At the moment, patients need to be admitted to hospital for both topical and systemic drug treatment, including potent immunosuppressants, anti-TNF drugs to tackle inflammation and antibiotics to prevent infection, so a targeted treatment that could resolve symptoms quickly would represent a big advance in therapy.

The phase 1 data with BI 655139 have just been published as a letter in the New England Journal of Medicine (NEJM), and the results show that the average improvement in patients’ skin lesions was close to 80% at week four and was maintained until the end of the study at week 20.

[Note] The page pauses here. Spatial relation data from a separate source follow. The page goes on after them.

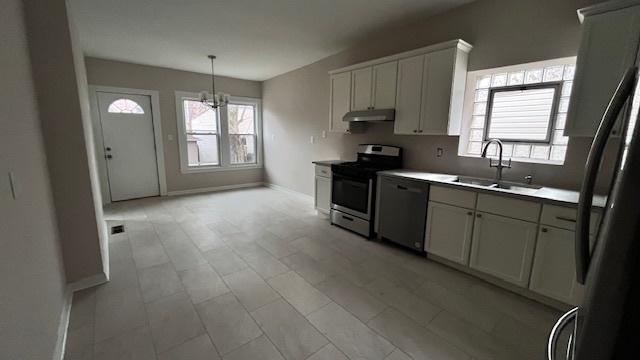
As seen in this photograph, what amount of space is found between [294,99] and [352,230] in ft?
10.2

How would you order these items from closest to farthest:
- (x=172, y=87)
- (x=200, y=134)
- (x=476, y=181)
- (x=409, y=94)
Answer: (x=476, y=181)
(x=409, y=94)
(x=172, y=87)
(x=200, y=134)

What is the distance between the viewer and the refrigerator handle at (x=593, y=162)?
26.4 inches

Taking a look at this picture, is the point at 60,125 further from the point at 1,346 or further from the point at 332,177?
the point at 332,177

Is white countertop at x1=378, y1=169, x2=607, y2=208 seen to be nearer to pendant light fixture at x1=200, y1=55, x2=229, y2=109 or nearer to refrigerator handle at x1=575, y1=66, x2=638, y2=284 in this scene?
refrigerator handle at x1=575, y1=66, x2=638, y2=284

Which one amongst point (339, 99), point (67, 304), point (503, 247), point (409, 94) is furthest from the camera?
point (339, 99)

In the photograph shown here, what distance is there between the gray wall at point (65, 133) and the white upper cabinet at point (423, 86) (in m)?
2.99

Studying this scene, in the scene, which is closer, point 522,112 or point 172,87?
point 522,112

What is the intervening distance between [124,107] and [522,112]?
6139mm

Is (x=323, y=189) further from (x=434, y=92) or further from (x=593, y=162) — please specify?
(x=593, y=162)

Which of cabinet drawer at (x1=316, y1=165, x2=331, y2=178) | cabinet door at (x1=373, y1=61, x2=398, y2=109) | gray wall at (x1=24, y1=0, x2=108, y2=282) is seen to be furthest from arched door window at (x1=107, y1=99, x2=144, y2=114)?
cabinet door at (x1=373, y1=61, x2=398, y2=109)

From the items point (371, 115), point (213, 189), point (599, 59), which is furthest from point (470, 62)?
point (213, 189)

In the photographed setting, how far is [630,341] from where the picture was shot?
471 mm

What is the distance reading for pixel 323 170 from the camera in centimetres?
409

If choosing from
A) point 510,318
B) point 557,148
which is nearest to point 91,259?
point 510,318
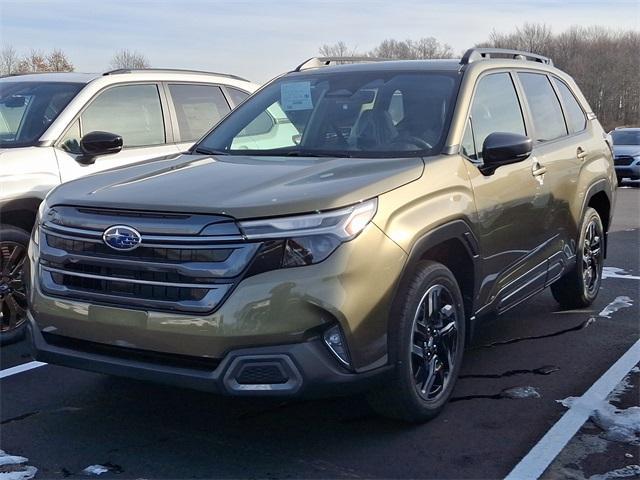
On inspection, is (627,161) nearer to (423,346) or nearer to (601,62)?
(423,346)

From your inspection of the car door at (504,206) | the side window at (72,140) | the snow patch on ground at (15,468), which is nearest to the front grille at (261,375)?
the snow patch on ground at (15,468)

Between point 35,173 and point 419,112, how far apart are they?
2.62 metres

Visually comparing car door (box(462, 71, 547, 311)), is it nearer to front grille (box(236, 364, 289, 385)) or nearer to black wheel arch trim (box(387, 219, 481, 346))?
black wheel arch trim (box(387, 219, 481, 346))

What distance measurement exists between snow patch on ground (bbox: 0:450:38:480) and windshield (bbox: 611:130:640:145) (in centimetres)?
1949

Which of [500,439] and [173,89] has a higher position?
[173,89]

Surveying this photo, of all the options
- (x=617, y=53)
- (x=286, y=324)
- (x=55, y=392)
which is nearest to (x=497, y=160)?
(x=286, y=324)

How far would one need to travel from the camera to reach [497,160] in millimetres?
4527

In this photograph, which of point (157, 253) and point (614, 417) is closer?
point (157, 253)

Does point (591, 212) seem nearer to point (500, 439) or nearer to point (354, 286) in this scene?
point (500, 439)

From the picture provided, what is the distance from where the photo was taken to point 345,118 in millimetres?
4926

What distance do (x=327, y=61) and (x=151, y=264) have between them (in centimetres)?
307

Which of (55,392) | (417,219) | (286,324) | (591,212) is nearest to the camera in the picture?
(286,324)

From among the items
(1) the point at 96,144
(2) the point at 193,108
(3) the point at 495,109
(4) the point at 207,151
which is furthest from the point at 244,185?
(2) the point at 193,108

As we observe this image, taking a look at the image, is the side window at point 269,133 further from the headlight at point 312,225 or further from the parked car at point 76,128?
the headlight at point 312,225
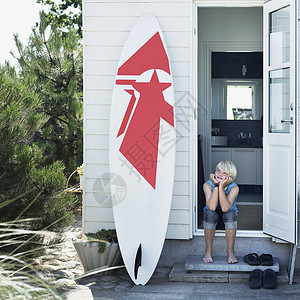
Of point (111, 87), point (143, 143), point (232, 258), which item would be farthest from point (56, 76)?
point (232, 258)

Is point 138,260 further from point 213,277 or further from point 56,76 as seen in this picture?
point 56,76

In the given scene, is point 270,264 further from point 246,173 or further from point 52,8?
point 52,8

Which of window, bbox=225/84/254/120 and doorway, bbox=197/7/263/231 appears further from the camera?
window, bbox=225/84/254/120

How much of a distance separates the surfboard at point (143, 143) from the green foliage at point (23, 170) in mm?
616

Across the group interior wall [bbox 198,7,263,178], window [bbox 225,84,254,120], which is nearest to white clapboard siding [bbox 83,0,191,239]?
interior wall [bbox 198,7,263,178]

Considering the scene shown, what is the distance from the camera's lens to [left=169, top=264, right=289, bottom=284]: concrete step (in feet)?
14.2

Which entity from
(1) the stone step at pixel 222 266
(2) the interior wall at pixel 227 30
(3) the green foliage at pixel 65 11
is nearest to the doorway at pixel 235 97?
(2) the interior wall at pixel 227 30

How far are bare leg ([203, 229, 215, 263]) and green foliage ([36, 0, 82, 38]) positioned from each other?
1049 centimetres

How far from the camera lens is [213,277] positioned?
436 centimetres

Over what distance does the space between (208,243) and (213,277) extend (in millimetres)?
285

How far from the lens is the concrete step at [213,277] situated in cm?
432

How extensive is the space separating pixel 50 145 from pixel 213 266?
13.9ft

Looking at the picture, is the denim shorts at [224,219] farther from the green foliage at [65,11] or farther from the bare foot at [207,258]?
the green foliage at [65,11]

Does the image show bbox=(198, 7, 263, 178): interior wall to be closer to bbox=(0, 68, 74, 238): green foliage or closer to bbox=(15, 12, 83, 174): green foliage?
bbox=(15, 12, 83, 174): green foliage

Further clinical investigation will be needed to determine the “clinical efficacy, duration of effect, and adverse events associated with the drug,” say the authors.

Jan Ploth

Jan Ploth

For Boehringer, the successful study in GPP bodes well for BI 655139’s potential in other immune diseases, including more common indications including inflammatory bowel disease.

“We are one of the first companies to focus on targeting IL-36 in dermatology,” said the privatey-held German company’s head of CNS and immunology R&D, Jan Poth.

“Due to its potential, we are moving to the next phase of clinical trials, involving larger numbers of patients with GPP,” he added.

Trials of BI 655130 are also underway in palmoplantar pustulosis (PPP), ulcerative colitis, Crohn’s disease and atopic dermatitis.

Other companies looking at IL-36 as a target include US biotech AnaptysBio, which has ANB019 in phase 2 testing in GPP and PPP with results due later this year.